===== 引用文

京都農販日誌
土壌改良用の鉱物系肥料のモンモリロナイトとゼオライト
2025/08/12

土壌改良で2:1型粘土鉱物のモンモリロナイトについて挙げますと、

ゼオライトの肥効はどうですか?という話題が頻繁に挙がります。
※ゼオライトは和名は沸石(ふっせき)
CECを見ると、モンモリロナイトCECが120meq/100g前後(弊社取扱の地力薬師の数値)で、ホームセンター等で見かけるゼオライトのCECは160meq/100g以上でゼオライトの方を使った方が良い?といった意見が挙がることもあります。
様々な視点からモンモリロナイトとゼオライトについて見ていくことにしましょう。
まずは2つの鉱物の成り立ちから見ていきます。

モンモリロナイトは地質図から訪れたことのない遠方の土質を予想する1でも触れていますが、岩石を構成する造岩鉱物のうち角閃石等のケイ酸塩鉱物が風化することで出来ますが、火山から噴出された火山灰が海底に堆積することで生じる変成作用によっても形成され、産業(肥料も含む)で使用されているモンモリロナイトは後者の方を利用しています。

==========
===== 提供データ

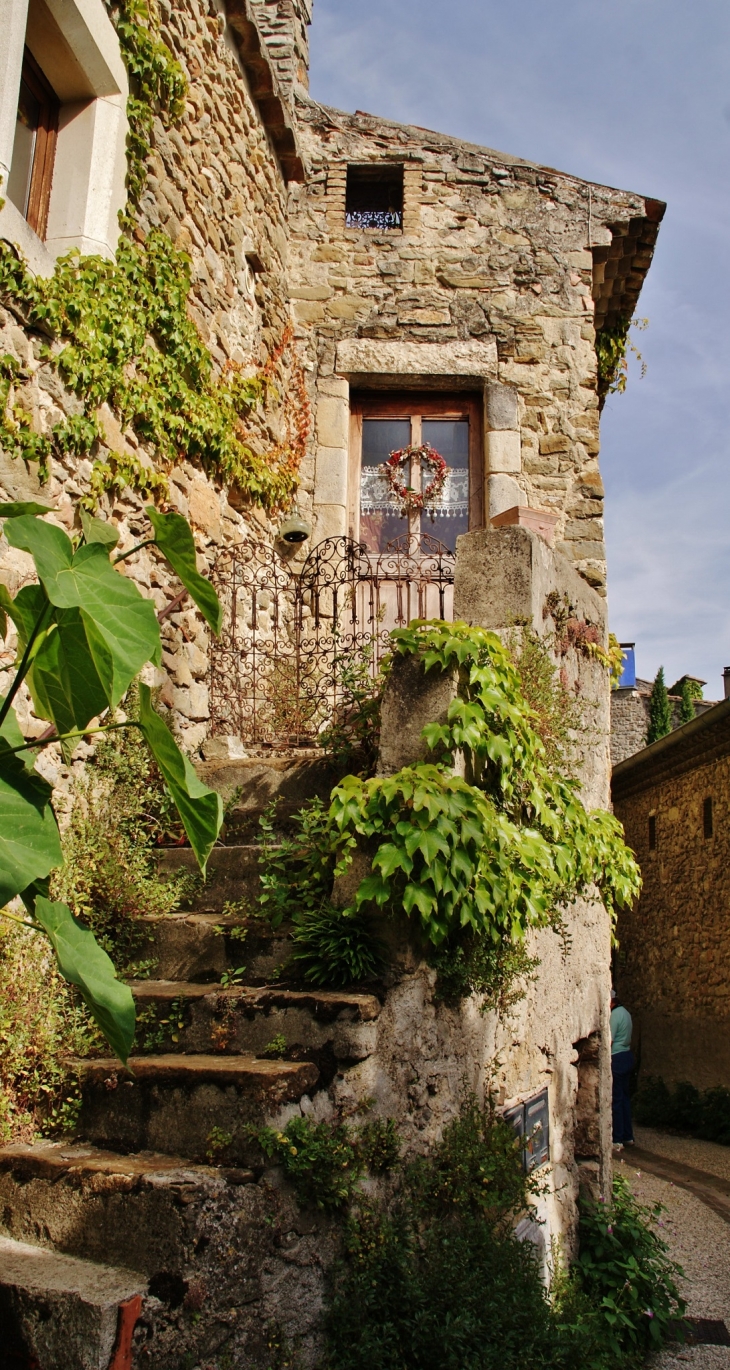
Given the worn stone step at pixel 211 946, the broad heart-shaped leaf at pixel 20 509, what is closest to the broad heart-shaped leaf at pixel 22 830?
the broad heart-shaped leaf at pixel 20 509

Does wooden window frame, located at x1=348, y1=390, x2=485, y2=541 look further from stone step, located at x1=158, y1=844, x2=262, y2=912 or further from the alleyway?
the alleyway

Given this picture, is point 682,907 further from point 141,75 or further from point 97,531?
point 97,531

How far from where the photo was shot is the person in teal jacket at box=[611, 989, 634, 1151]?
27.7 feet

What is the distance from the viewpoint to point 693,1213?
6.58m

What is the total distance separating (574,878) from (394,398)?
4.38 metres

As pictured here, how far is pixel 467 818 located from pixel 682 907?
872 centimetres

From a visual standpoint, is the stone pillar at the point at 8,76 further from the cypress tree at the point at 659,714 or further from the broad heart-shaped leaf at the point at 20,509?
the cypress tree at the point at 659,714

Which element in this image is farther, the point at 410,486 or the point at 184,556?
the point at 410,486

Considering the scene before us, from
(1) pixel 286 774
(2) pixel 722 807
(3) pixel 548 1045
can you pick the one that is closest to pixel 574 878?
(3) pixel 548 1045

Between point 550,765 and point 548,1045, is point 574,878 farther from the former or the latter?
point 548,1045

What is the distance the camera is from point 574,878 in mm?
3748

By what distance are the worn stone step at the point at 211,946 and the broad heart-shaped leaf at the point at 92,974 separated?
180 centimetres

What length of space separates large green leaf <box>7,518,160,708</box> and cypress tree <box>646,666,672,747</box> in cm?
1978

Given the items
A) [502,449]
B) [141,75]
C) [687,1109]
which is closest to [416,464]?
[502,449]
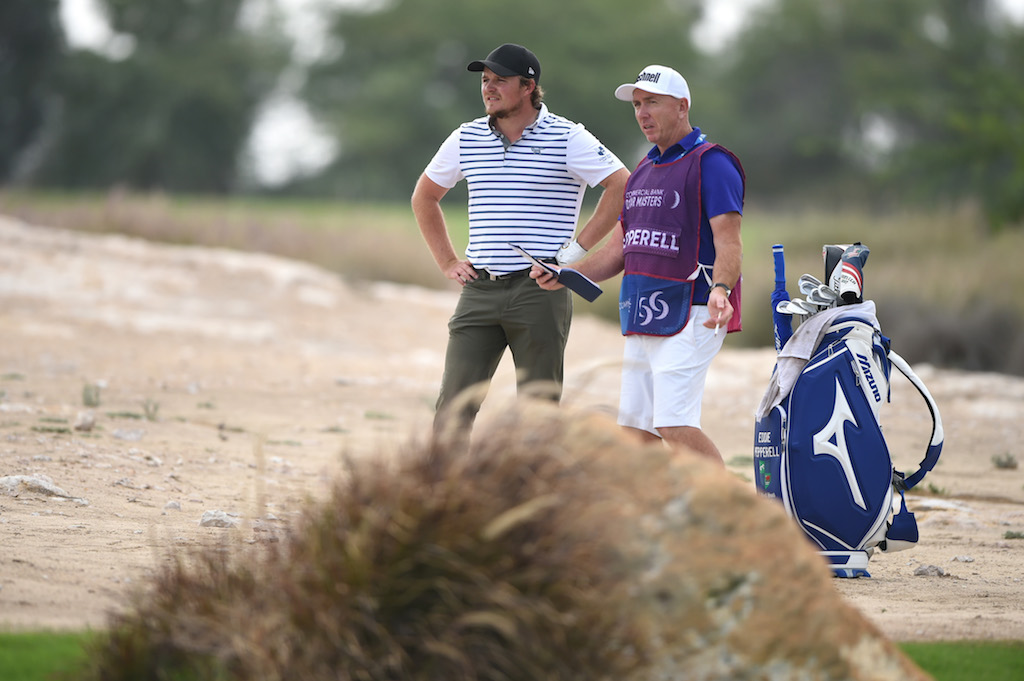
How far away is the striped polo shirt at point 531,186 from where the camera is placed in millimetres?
5754

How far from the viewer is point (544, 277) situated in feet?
18.5

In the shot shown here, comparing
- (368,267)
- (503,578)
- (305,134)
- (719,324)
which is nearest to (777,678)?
(503,578)

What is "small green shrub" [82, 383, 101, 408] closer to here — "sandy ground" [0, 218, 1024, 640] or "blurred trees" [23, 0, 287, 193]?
"sandy ground" [0, 218, 1024, 640]

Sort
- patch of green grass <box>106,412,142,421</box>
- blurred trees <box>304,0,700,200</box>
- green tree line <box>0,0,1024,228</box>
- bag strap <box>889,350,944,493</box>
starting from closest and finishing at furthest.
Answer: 1. bag strap <box>889,350,944,493</box>
2. patch of green grass <box>106,412,142,421</box>
3. green tree line <box>0,0,1024,228</box>
4. blurred trees <box>304,0,700,200</box>

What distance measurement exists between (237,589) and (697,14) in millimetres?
62659

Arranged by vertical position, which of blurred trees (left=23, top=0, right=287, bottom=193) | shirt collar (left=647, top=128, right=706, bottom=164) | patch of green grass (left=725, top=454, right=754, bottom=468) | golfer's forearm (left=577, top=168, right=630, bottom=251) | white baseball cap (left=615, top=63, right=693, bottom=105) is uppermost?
blurred trees (left=23, top=0, right=287, bottom=193)

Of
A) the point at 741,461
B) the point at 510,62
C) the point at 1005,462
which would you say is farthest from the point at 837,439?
the point at 1005,462

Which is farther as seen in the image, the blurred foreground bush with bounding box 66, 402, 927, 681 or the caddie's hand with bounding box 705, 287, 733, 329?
the caddie's hand with bounding box 705, 287, 733, 329

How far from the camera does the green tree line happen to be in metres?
45.2

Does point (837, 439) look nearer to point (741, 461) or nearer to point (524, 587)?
point (524, 587)

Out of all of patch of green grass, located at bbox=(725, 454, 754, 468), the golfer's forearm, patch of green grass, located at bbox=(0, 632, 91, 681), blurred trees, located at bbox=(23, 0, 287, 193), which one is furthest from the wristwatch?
blurred trees, located at bbox=(23, 0, 287, 193)

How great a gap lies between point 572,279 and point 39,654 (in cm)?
268

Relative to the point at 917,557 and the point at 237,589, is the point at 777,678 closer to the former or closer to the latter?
the point at 237,589

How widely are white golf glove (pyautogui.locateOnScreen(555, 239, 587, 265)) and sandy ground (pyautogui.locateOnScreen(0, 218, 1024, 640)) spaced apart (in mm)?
901
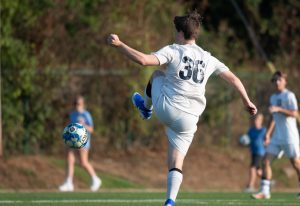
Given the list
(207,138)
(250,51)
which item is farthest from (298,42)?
(207,138)

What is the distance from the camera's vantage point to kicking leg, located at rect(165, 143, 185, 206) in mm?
11883

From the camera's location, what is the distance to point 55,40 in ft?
86.2

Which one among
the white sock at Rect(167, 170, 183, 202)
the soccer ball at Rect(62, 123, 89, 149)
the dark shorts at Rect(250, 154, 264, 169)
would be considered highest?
the dark shorts at Rect(250, 154, 264, 169)

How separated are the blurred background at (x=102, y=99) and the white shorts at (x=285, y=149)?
689 centimetres

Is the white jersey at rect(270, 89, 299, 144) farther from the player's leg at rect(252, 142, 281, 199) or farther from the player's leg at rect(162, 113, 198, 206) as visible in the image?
the player's leg at rect(162, 113, 198, 206)

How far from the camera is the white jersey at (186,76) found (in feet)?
38.6

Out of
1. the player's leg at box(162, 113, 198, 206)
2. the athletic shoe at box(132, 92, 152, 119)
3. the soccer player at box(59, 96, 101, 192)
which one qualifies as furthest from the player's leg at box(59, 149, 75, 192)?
the player's leg at box(162, 113, 198, 206)

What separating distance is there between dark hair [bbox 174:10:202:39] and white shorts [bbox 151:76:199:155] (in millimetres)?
646

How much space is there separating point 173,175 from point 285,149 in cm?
666

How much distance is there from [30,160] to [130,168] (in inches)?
111

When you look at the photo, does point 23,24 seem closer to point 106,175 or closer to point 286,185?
point 106,175

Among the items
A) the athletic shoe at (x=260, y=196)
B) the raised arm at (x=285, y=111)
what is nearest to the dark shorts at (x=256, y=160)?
the raised arm at (x=285, y=111)

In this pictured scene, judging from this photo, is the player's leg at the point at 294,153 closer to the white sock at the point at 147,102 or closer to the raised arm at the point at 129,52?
the white sock at the point at 147,102

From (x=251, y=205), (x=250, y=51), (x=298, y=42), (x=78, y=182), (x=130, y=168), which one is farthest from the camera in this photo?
(x=250, y=51)
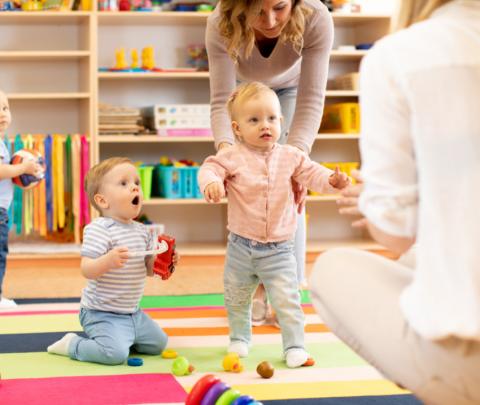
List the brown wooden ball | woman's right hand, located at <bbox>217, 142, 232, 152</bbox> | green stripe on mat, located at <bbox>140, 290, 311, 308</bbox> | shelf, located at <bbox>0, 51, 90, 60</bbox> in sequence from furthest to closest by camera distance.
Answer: shelf, located at <bbox>0, 51, 90, 60</bbox>
green stripe on mat, located at <bbox>140, 290, 311, 308</bbox>
woman's right hand, located at <bbox>217, 142, 232, 152</bbox>
the brown wooden ball

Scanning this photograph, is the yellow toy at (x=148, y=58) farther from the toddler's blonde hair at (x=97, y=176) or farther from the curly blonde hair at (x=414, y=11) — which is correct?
the curly blonde hair at (x=414, y=11)

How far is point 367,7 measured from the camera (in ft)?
15.3

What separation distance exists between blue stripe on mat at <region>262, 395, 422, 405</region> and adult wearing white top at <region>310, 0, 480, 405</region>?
0.64 metres

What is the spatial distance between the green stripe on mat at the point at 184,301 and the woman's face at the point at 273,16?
1.10 meters

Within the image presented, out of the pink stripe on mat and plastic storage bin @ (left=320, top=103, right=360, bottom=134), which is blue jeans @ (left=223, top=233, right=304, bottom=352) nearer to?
the pink stripe on mat

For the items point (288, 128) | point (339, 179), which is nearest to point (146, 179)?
point (288, 128)

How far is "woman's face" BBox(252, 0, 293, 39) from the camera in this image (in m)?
2.26

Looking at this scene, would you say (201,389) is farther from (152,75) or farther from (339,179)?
(152,75)

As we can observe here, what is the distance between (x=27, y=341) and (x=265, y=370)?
802 millimetres

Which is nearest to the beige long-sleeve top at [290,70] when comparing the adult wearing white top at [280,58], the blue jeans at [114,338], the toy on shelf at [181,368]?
the adult wearing white top at [280,58]

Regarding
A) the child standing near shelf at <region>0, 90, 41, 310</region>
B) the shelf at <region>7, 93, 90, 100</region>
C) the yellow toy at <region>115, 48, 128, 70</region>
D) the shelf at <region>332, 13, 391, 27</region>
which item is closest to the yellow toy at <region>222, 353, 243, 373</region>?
the child standing near shelf at <region>0, 90, 41, 310</region>

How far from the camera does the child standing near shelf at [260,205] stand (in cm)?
227

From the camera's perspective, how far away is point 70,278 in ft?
11.9

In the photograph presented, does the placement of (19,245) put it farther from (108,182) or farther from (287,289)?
(287,289)
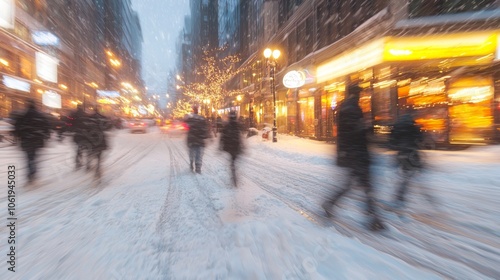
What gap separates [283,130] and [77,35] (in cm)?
4695

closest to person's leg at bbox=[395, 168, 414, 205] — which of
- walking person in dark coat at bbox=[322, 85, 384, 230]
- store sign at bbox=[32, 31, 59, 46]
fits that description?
walking person in dark coat at bbox=[322, 85, 384, 230]

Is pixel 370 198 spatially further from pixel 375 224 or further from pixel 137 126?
pixel 137 126

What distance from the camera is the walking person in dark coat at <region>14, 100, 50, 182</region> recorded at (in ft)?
20.5

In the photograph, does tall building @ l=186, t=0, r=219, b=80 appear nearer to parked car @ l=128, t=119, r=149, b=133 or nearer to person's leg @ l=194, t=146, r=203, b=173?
parked car @ l=128, t=119, r=149, b=133

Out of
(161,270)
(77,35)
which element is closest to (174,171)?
(161,270)

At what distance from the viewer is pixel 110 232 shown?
3.65m

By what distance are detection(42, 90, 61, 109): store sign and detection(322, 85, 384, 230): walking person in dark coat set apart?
41.5m

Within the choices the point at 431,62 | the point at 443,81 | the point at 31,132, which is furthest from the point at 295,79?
the point at 31,132

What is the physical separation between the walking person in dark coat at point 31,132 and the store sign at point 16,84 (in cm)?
2861

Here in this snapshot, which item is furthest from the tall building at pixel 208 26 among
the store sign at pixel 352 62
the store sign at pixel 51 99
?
the store sign at pixel 352 62

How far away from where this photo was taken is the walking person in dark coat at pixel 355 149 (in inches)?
148

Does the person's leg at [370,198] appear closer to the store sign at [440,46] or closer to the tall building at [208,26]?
the store sign at [440,46]

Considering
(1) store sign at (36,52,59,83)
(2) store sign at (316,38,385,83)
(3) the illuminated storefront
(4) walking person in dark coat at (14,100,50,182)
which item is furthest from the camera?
(1) store sign at (36,52,59,83)

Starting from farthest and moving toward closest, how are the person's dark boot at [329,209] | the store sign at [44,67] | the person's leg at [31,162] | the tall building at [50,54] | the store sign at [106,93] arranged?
1. the store sign at [106,93]
2. the store sign at [44,67]
3. the tall building at [50,54]
4. the person's leg at [31,162]
5. the person's dark boot at [329,209]
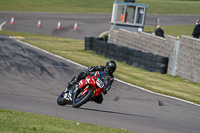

==========

目標 1
引用文の「様々な視点からモンモリロナイトとゼオライトについて見ていくことにしましょう。」から「は後者の方を利用しています。」まで（両端の語句も含めて）を、一字も変えずに再掲してください。
目標 2
引用文によると、ゼオライトの和名は何ですか。
データは別の出典から取ったものです。

最終回答 1
様々な視点からモンモリロナイトとゼオライトについて見ていくことにしましょう。
まずは2つの鉱物の成り立ちから見ていきます。

モンモリロナイトは地質図から訪れたことのない遠方の土質を予想する1でも触れていますが、岩石を構成する造岩鉱物のうち角閃石等のケイ酸塩鉱物が風化することで出来ますが、火山から噴出された火山灰が海底に堆積することで生じる変成作用によっても形成され、産業(肥料も含む)で使用されているモンモリロナイトは後者の方を利用しています。

最終回答 2
沸石（ふっせき）です。